When this happens, the livebackup_client is forced to do a full backup the next time around. Here's how: livebackup writes out the in-memory dirty bitmap to a dirty bitmap file only at the time of orderly shutdown of qemu. Hence, the mtime of the virtual disk file is later than the mtime of the livebackup dirty bitmap file. This causes livebackup to consider the dirty bitmap invalid, and forces the livebackup_client to do a full backup next time around.

qemu crashes while livebackup is in progress

In this case also, the livebackup_client is forced to do a full backup the next time around. The dirty bitmap file, the COW file used to store blocks written while a livebackup is in progress, are all deleted, and the livebackup client is forced to do a full backup next time around.

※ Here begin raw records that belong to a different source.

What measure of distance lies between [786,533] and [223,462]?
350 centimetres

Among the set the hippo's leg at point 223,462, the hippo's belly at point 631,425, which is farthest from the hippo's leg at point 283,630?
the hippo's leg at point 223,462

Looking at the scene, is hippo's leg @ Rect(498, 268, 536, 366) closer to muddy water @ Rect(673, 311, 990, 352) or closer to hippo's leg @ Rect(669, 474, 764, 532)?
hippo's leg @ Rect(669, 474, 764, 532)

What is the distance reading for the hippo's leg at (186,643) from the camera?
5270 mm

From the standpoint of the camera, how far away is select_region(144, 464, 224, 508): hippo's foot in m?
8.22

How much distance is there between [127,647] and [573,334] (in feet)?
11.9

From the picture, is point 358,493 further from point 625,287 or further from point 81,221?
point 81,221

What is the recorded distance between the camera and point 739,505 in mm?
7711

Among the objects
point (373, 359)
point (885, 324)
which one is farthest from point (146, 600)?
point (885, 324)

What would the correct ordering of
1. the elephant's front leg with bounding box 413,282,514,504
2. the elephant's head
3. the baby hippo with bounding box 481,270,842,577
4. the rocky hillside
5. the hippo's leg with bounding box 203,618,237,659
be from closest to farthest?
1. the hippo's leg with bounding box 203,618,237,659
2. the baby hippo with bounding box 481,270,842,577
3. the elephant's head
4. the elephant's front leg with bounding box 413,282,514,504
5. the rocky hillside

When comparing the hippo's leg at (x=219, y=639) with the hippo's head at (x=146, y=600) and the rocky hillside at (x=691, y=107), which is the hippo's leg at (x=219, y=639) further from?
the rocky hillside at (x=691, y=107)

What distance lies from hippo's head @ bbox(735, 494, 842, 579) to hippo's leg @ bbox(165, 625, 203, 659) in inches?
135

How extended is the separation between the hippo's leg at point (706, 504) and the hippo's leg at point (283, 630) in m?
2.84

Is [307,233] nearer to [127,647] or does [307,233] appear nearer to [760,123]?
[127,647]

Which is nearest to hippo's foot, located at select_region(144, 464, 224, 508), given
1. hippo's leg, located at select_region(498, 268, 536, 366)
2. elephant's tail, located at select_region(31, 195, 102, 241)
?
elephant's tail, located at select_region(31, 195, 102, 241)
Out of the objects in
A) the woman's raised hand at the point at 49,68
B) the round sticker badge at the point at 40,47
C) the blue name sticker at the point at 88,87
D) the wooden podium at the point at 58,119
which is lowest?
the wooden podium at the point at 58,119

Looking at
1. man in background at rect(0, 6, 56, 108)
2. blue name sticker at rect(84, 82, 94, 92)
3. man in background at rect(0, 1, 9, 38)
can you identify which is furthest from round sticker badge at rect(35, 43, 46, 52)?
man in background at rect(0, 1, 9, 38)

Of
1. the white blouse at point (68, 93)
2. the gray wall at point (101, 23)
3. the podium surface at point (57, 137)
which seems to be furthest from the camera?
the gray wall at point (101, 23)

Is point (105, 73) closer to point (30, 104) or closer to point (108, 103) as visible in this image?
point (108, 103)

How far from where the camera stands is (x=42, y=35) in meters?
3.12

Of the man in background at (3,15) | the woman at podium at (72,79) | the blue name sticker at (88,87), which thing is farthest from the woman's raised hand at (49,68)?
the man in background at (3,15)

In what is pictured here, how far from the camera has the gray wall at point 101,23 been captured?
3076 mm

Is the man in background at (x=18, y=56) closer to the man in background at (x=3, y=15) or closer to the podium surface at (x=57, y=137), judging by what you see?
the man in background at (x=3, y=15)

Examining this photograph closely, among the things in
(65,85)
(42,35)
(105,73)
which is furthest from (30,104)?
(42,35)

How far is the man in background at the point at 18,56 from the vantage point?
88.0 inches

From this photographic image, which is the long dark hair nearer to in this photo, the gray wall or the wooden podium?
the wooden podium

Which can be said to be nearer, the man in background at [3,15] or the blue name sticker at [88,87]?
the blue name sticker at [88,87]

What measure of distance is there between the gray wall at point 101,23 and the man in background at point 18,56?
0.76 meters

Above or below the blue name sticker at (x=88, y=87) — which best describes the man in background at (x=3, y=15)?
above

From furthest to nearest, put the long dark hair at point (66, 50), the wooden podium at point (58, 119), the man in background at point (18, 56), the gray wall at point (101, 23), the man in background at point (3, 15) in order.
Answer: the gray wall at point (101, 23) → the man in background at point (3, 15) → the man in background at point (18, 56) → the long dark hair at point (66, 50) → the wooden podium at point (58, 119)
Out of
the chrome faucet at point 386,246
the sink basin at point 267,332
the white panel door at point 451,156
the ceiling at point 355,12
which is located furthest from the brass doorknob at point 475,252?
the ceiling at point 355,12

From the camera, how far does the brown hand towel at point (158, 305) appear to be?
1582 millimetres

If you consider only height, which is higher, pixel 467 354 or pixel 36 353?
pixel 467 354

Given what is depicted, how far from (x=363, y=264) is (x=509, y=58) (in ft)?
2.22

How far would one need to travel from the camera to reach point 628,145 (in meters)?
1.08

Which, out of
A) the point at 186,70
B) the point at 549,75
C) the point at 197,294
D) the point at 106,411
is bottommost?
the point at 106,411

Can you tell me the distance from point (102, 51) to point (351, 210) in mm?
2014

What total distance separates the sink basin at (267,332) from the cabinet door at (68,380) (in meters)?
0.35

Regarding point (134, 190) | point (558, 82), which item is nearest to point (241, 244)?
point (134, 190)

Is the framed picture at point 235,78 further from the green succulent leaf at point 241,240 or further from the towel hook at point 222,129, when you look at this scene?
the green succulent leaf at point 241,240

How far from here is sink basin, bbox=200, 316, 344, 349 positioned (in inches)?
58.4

livebackup_client crashes while livebackup is in progress

In this case, a new livebackup_client may be started, and it can redo the last type of backup it was doing - an incremental backup or a full backup. Note all the blocks of the last backup type need to be transferred over again, the qemu livebackup code does not keep track of what block the client was at. It does not need to be a forced full backup.

Testing methodology

The basic guarantee that Livebackup provides is this: A backup of all the virtual disks of a VM will be created such that the backup virtual disk images will be a bit for bit match of the virtual disk images at the point in time when the livebackup_client program issues a 'create snapshot' command. Once the Livebackup code was written, I performed a full backup followed by several hundred incremental backups, while the VM was performing intense disk I/O. The backup disk images booted fine, and the data seemed good. However, this is proof of nothing. To actually state with certainty that the images were a bit for bit match, I came up with the following technique:

• I created a VM with two virtual disks, each of which was a LVM logical volume in the VM server. In my experiments, these were /dev/kvm_vol_group/kvm_root_part and /dev/kvm_vol_group/kvm_disk1
• I added code to my implementation of do_snap in livebackup.c, such that after the livebackup snapshot is created, I would invoke lvcreate to create a LVM snapshot of the underlying LVM logical volume. E.g. the command would something like:

# /sbin/lvcreate -L1G -s -n kvm_root_part_backup /dev/kvm_vol_group/kvm_root_part

• I would run the livebackup_client on the same machine as the server, and create a backup of the virtual disk images on the same machine.
• Next, it is a simple matter of running cmp to compare the backup disk image file and the snapshot logical volume created. e.g:

# cmp /dev/kvm_vol_group/kvm_root_part_backup kvm_root_part
# cmp /dev/kvm_vol_group/kvm_disk1_backup ./kvm_disk1

Other technologies that may be used to solve this problem

LVM snapshots

It is possible to create a new LVM partition for each virtual disk in the VM. When a VM needs to be backed up, each of these LVM partitions is snapshotted. At this point things get messy - I don't really know of a good way to identify the blocks that were modified since the last backup. Also, once these blocks are identified, we need a mechanism to transfer them over a TCP connection to the backup server. Perhaps a way to export the 'dirty blocks' map to userland and use a deamon to transfer the block. Or maybe a kernel thread capable of listening on TCP sockets and transferring the blocks over to the backup client (I don't know if this is possible).